Friday, September 3, 2010

A discordant domain of needs and wants

The title of this post is, I think, as adequate a description of the life of our myriad desires as any. On this blog I've entered many posts that have to do with topics that that relate to how it is in the nature of biological organisms to have competing desires. To be completely honest, I have come to realize that there seems to be more mystery in the fact that I find this "discord" so interesting than in the structure of the discord itself-or in how the discord relates to our biological makeup.

When one looks at the structure of biological organisms, the existence of this discord seems reasonable in that different parts of our nervous system must compel us to go in different directions, often simultaneously. There's nothing to stop a biological system from developing competing drives so long as there the structure(s) allow for the development of both (competing) functions. Evolution has rooted out the potential for some competing drives but not others.

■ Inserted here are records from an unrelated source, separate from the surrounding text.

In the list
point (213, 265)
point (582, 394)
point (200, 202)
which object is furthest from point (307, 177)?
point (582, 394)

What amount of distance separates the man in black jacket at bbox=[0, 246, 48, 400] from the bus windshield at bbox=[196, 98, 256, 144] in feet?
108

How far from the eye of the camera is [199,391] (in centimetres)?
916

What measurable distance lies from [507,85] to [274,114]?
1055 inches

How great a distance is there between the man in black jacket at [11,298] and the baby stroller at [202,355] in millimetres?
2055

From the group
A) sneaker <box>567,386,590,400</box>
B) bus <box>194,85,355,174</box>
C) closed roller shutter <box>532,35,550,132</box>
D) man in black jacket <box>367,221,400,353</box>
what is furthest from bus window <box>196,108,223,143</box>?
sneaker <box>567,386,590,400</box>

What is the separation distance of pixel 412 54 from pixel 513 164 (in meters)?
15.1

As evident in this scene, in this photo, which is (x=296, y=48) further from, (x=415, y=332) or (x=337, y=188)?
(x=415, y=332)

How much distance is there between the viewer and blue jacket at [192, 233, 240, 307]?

When I first became interested in this general topic, I thought that an understanding of the biological mechanisms that led to competing/contradictory drives would be the way to explain my feelings of "this is not right." I've learned about these mechanisms (though not in great detail), and written here about how these structures can account for competing desires within a single person.

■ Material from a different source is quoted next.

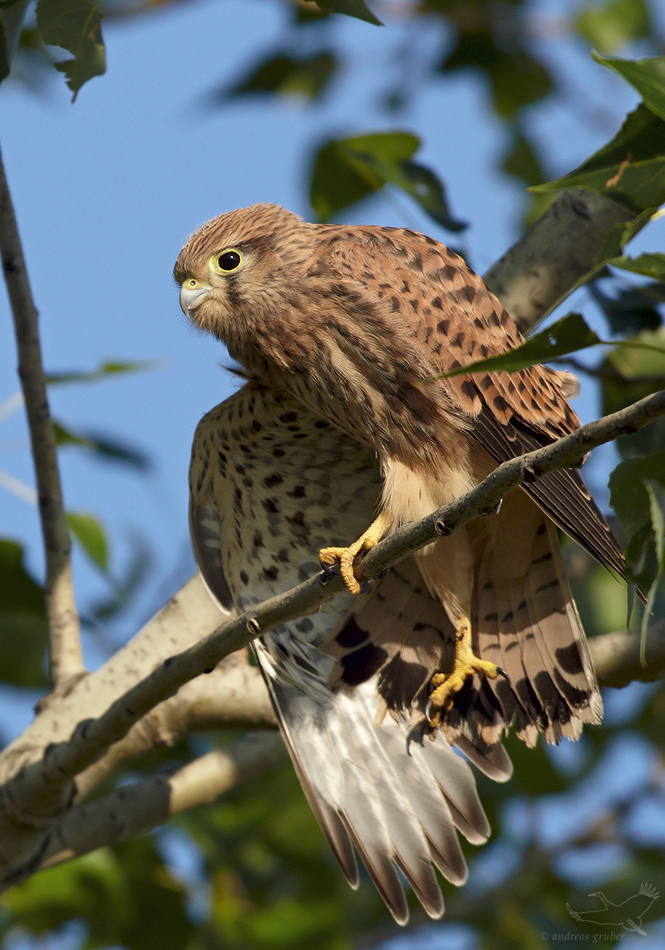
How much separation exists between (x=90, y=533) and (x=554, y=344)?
215 centimetres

But this has not provided a resolution for the feelings that led me in this direction in the first place. What has seemed so weird to me about these competing desires is that they run counter to our experience of phenomenological unity.

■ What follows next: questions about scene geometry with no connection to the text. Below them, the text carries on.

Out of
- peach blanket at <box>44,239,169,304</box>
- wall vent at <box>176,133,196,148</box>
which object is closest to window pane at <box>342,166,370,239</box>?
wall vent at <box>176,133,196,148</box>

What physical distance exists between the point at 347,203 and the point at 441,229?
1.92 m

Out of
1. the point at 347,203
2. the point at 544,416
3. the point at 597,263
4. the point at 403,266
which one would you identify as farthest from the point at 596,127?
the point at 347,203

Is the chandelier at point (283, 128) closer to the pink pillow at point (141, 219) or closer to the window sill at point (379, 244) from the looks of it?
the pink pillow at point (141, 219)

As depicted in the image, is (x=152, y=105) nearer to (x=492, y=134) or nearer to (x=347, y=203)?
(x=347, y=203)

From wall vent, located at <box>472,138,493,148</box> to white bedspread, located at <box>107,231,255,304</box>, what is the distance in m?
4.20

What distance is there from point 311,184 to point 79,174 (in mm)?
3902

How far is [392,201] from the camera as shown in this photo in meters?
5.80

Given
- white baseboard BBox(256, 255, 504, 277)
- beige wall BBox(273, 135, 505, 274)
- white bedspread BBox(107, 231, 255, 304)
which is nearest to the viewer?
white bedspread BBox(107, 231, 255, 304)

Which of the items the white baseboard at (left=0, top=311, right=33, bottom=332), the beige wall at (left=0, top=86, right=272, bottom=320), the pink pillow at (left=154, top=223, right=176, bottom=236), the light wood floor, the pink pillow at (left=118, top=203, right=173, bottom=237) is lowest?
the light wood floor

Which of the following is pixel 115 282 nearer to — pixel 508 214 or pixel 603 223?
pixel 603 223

I think this has important implications for our developing understanding of the relation between phenomenology and biology (how consciousness relates to the body, basically). It implies that certain affective regions of the brain can be active and dominate our experience and our desires, and that when this is happening, other brain regions that may correlate with separate desires may or may not be active-and if they are, then we will feel competing, or at least different desires. The crucial question is "what kind of activity makes one region align with consciousness?" The first answer here would seem to be that the neurons in the particular subnetwork fire, activating the network, and this is what leads us to have the particular kind of experience associated with that brain area.